Task objective
Please copy every one of the entries below word for word, leaving the pictures out of your answer.

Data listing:
━━━━━━━━

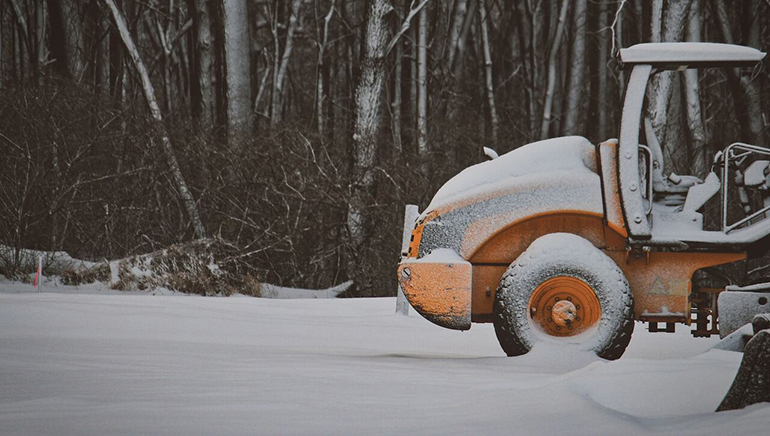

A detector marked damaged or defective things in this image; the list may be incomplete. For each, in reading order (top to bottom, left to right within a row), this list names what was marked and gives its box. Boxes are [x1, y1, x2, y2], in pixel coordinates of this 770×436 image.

rusty orange paint [596, 139, 628, 238]
rusty orange paint [400, 258, 472, 328]
rusty orange paint [528, 278, 600, 336]
rusty orange paint [608, 250, 744, 322]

━━━━━━━━

Answer for the task
A detector marked damaged or defective things in this image; the list may be incomplete. For each, in reading order (top to bottom, left to right within a row), this list names what was marked and gives its box. Boxes are [x1, y1, x2, y2], in pixel coordinates of this 770×436 image.

rusty orange paint [596, 139, 628, 238]
rusty orange paint [400, 258, 472, 328]
rusty orange paint [528, 278, 600, 336]
rusty orange paint [608, 250, 744, 322]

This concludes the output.